To speak with mental health experts on Wellstone/Domenici mental parity law, contact Meena Dayak at MeenaD(at)thenationalcouncil(dot)org or 202.684.3728.
Washington, DC (Vocus) June 28, 2010 -- With the deadline fast approaching for new federal rules implementing the Mental Health Parity and Addiction Equity Act (MHPAEA), Rep. Paul Tonko (D-NY) has sent a letter, also signed by many of his colleagues, to the Departments of Health and Human Services, Labor, and Treasury urging them to resist insurance industry efforts to create new loopholes in the law. The National Council for Community Behavioral Healthcare (National Council) — representing community providers serving low-income people with mental illnesses — applauds the congressman’s leadership.
In his letter, Rep. Tonko states that insurers are engaging in “discriminatory and outdated thinking” and seeking to maintain outmoded medical management techniques. The new rules prohibit insurance companies from applying discriminatory limits against mental health services in private health insurance contracts. Before the Wellstone/Domenici law passed in October 2008, the managed care industry was free to levy higher co-pays and deductibles on mental health care, while also imposing arbitrary limits on outpatient and inpatient services.
In a recent New York Times story, insurers are quoted as saying that “it is impossible to use the same techniques in managing the treatment of colon cancer and schizophrenia, or heart failure and major depression.” In response, Linda Rosenberg, CEO of the National Council said: “This argument — used to justify the continuation of discriminatory managed care practices — is utterly without merit and does not reflect fully three decades of scientific research from the National Institute of Health proving exactly the opposite. The whole basis of parity is that mental disorders, like other chronic illnesses, have a biological basis and can be managed using similar clinical management techniques.”

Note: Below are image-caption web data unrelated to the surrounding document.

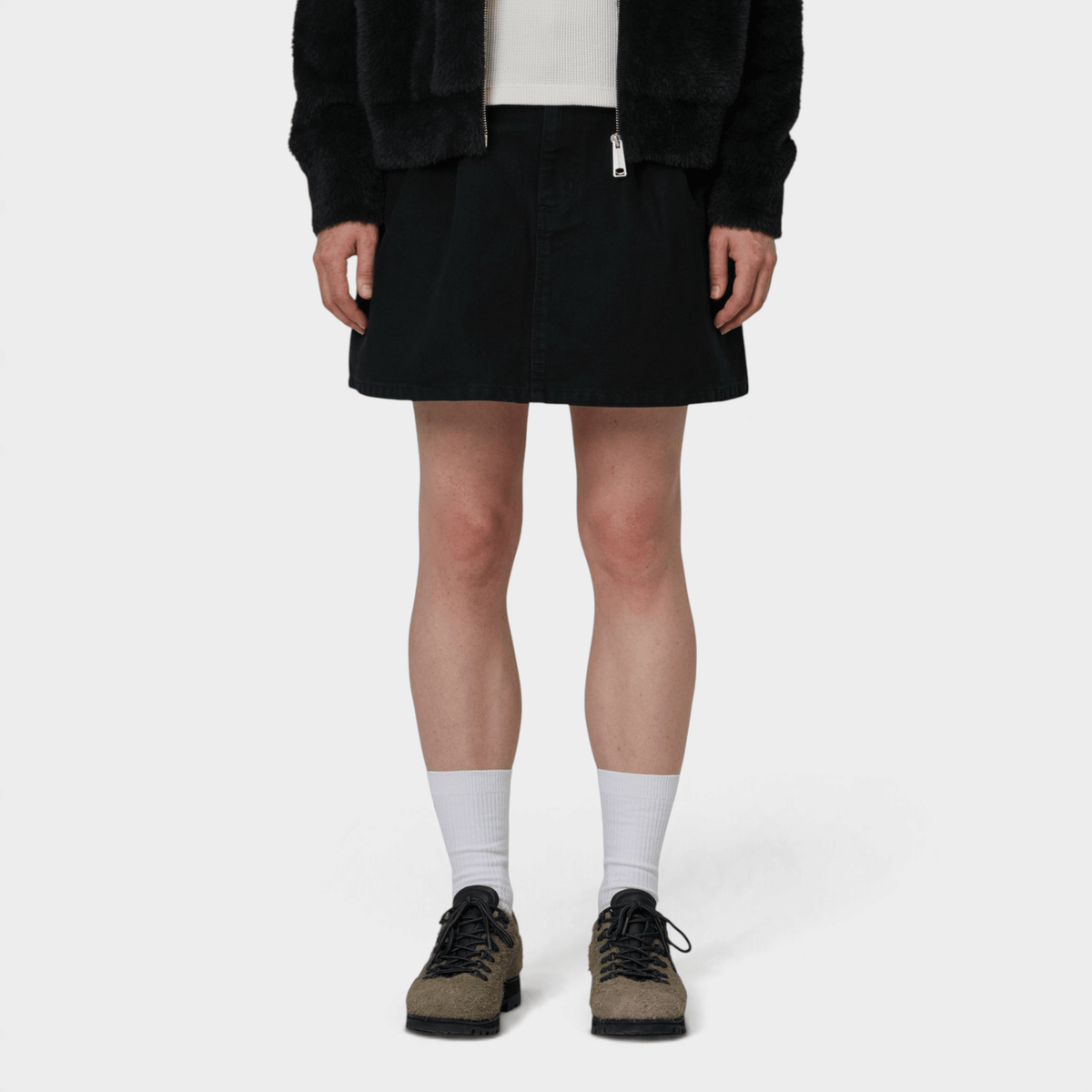 CARHARTT WIP - Carhartt Wip Gonna W' Billie Single Knee - Nero/2 - Hubert Humangoods
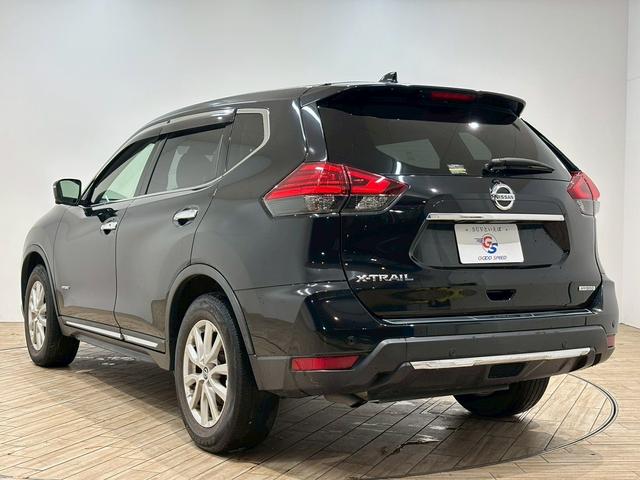 エクストレイル ２０Ｘ　ハイブリッド　純正ナビ　アラウンドビューモニター　プロパイロット　電動リアゲート　シートヒーター　ＥＴＣ　フルセグテレビ　バックビューモニター　パーキングアシスト　オートエアコン　助手席エアバッグ　スマートキー（70枚目）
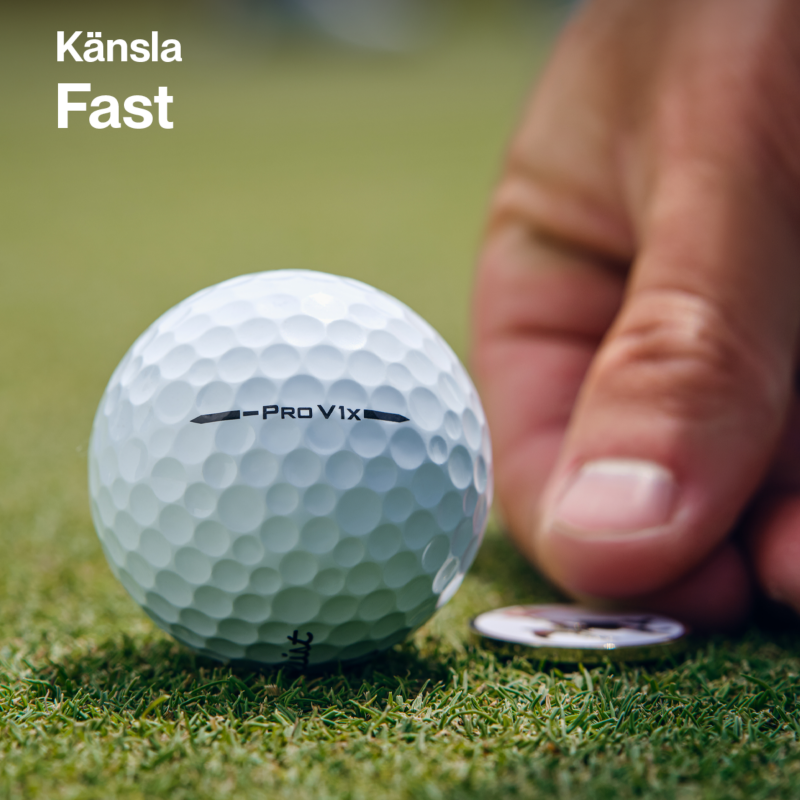 Pro V1<span>x</span> Left Dash Touch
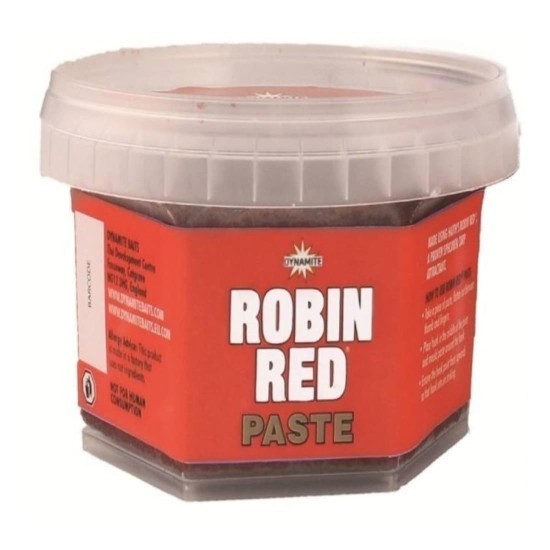 Robin Red pasta cutie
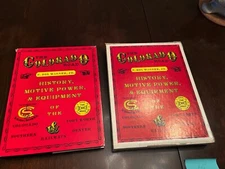 THE COLORADO ROAD F. HOL WAGNER JR SIGNED #559/1000 HC/DJ Slipcase C&S FW&D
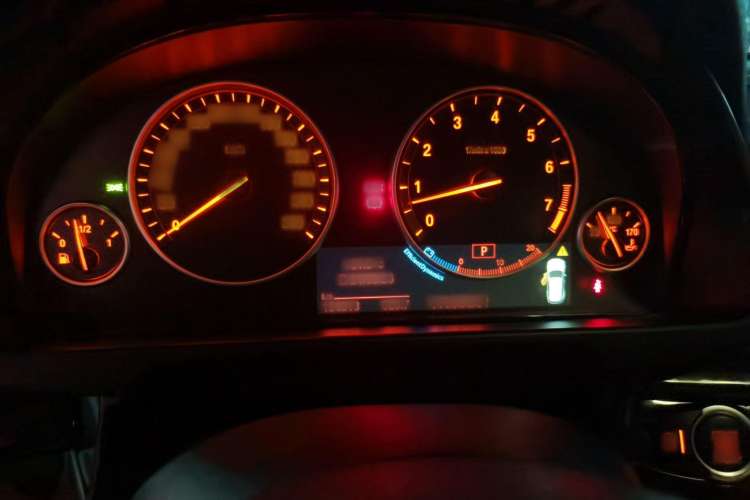 Used BMW X5 2015 xDrive35i U.S. specification Instrument Cluster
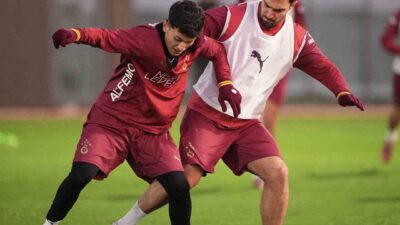 Galatasaray, Turkcell Süper Kupa yarı finalinde Trabzonspor ile yapacağı maçın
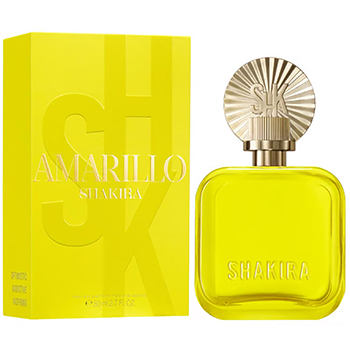 Shakira - Amarillo eau de parfum parfüm hölgyeknek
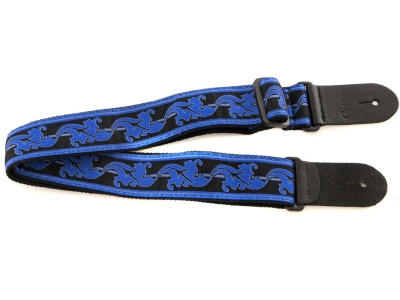 Signature Nylon Regal Blue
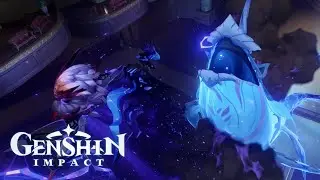 Tartaglia and Neuvillette vs the 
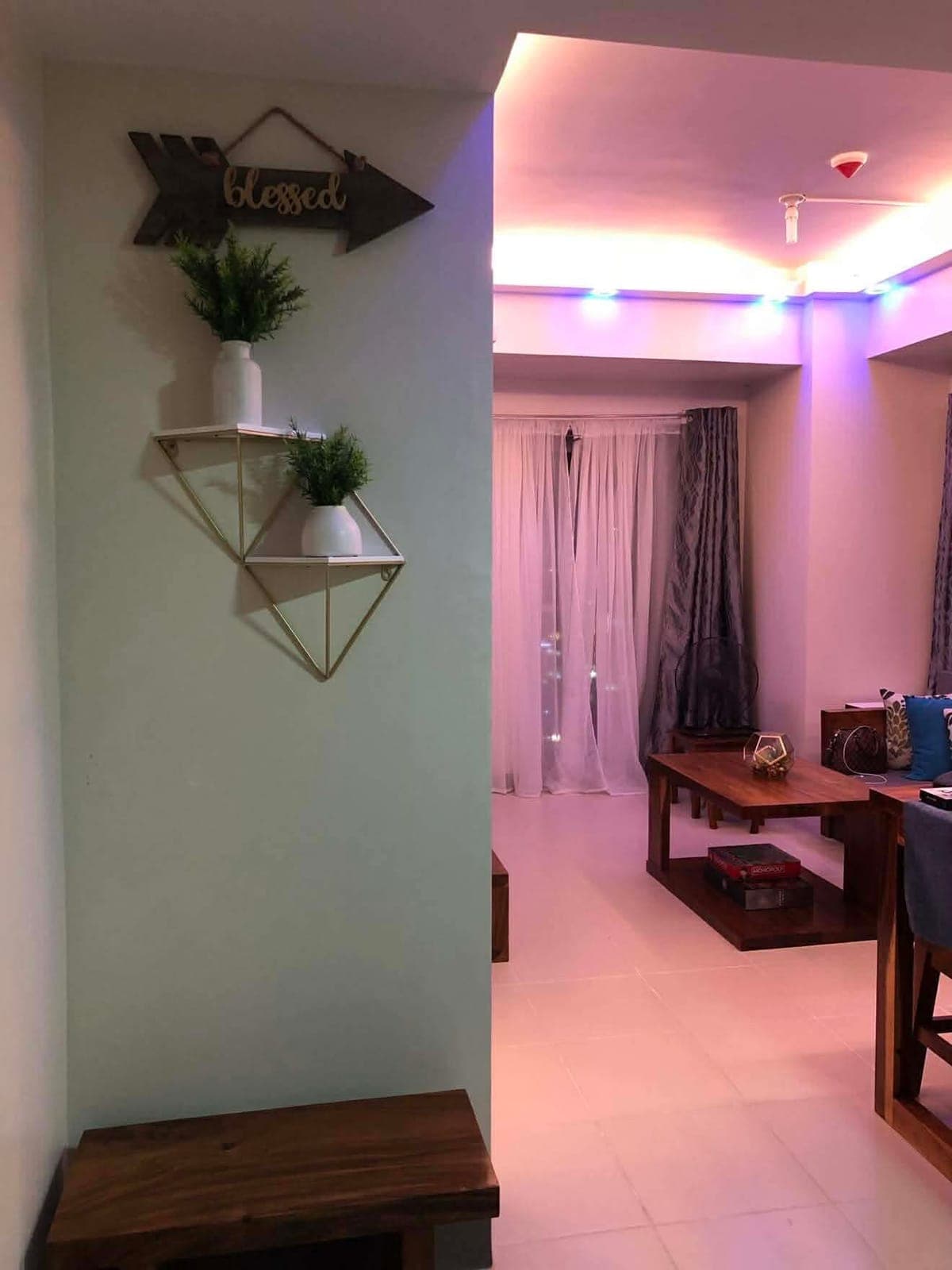 📌FOR RENT: 1BR FULLY FURNISHED CONDO IN TOWER 1 MANHATTAN PLAZA CUBAO - photo 2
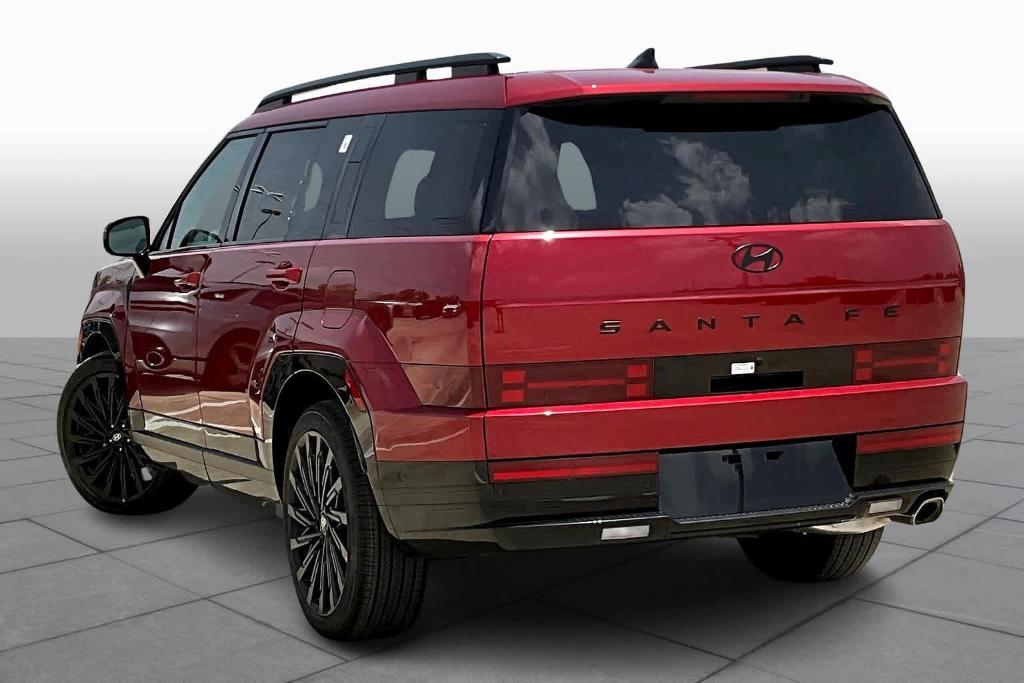 new 2024 Hyundai Santa Fe car, priced at $42,405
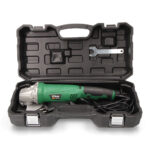 Rebarbadora Elétrica Angular com Mala 125mm, 1050W - Image 5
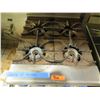 Image 2 : Imperial 4-Burner Gas Range & Oven 24"x30"x36"H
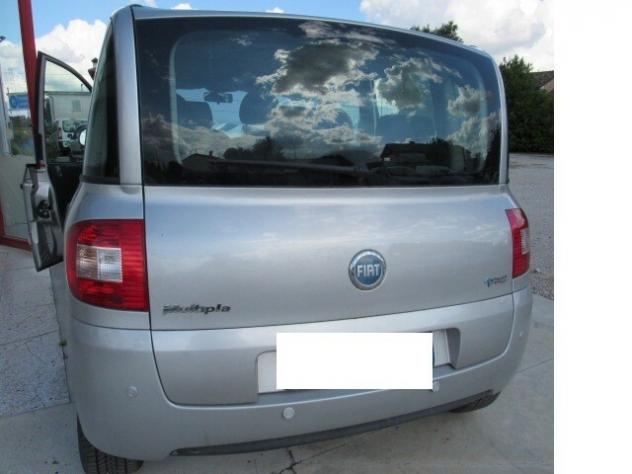 Fiat Multipla 1.6 16V Natural Power Active MOLTO INTERESSANTE 6 POSTI - Foto 9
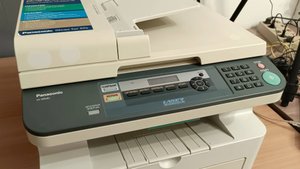 Продается принтер (МФУ) Panasonic KX-MB283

After nearly 20 years of congressional debate, Wellstone/Domenici prohibits for all time, discrimination against persons with mental illnesses and addiction disorders in the private insurance industry market place. The National Council strongly believes that the rule-making process should be not employed as a vehicle to revive discrimination because it suits the business interests of specific companies. The managed care industry should drop all efforts to defeat implementation of the mental health parity rules.
The National Council for Community Behavioral Healthcare is a not-for-profit, 501(c)(3) association of 1,700 healthcare organizations that provide treatment and rehabilitation for mental illnesses and addictions disorders to nearly six million adults, children and families in communities across the country. The National Council and its members bear testimony to the fact that medical, social, psychological, and rehabilitation services offered in community settings help people with mental illnesses and addiction disorders recover and lead productive lives.